### Data to process
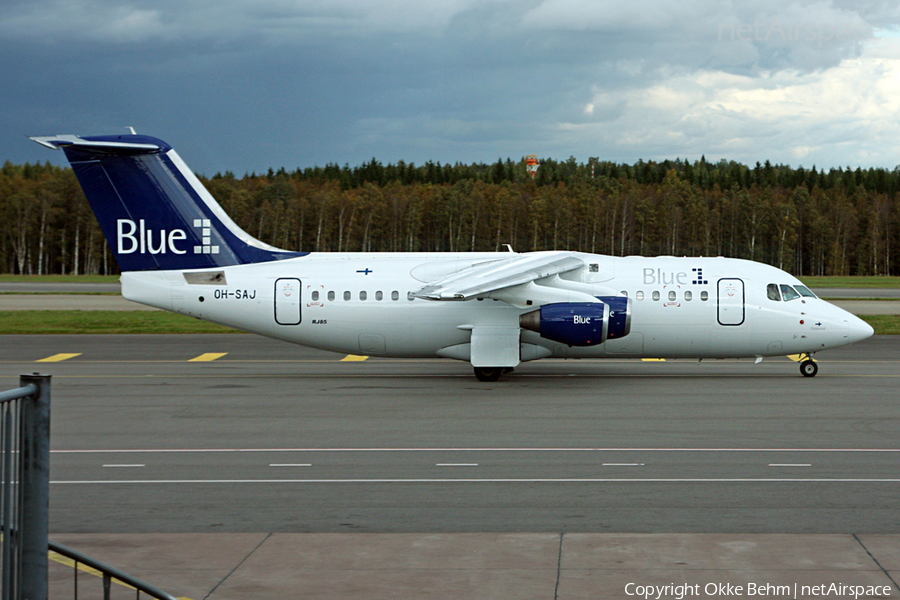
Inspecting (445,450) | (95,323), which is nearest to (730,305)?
(445,450)

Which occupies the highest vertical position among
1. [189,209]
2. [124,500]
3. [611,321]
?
[189,209]

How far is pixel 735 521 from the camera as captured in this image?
11.1m

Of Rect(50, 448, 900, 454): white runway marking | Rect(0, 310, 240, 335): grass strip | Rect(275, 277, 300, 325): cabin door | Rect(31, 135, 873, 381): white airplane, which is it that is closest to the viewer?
Rect(50, 448, 900, 454): white runway marking

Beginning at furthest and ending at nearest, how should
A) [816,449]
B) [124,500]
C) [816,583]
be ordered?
1. [816,449]
2. [124,500]
3. [816,583]

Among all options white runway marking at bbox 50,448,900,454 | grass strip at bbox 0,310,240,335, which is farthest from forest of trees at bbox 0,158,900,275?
white runway marking at bbox 50,448,900,454

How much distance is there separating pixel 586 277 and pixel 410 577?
17769mm

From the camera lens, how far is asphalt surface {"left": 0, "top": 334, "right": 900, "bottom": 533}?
11.6 meters

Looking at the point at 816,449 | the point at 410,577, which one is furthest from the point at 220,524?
the point at 816,449

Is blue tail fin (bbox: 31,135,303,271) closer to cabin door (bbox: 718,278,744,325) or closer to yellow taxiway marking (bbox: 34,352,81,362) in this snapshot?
yellow taxiway marking (bbox: 34,352,81,362)

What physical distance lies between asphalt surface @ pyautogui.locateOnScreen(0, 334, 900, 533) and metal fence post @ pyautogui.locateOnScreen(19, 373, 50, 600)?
5.94 meters

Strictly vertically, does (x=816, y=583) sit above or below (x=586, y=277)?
below

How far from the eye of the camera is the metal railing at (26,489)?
199 inches

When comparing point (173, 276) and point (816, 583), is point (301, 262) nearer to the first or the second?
point (173, 276)

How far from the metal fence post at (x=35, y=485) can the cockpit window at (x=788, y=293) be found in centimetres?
2399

### Aim
Reproduce verbatim the stretch of the records above from the line containing "Of Rect(50, 448, 900, 454): white" through the line containing "3. [816,583]".

### Output for this task
Of Rect(50, 448, 900, 454): white runway marking | Rect(0, 310, 240, 335): grass strip | Rect(275, 277, 300, 325): cabin door | Rect(31, 135, 873, 381): white airplane, which is it that is closest to the viewer?
Rect(50, 448, 900, 454): white runway marking

Beginning at furthest and ending at nearest, how should
A) [816,449]
B) [124,500]
C) [816,583]
be ordered?
1. [816,449]
2. [124,500]
3. [816,583]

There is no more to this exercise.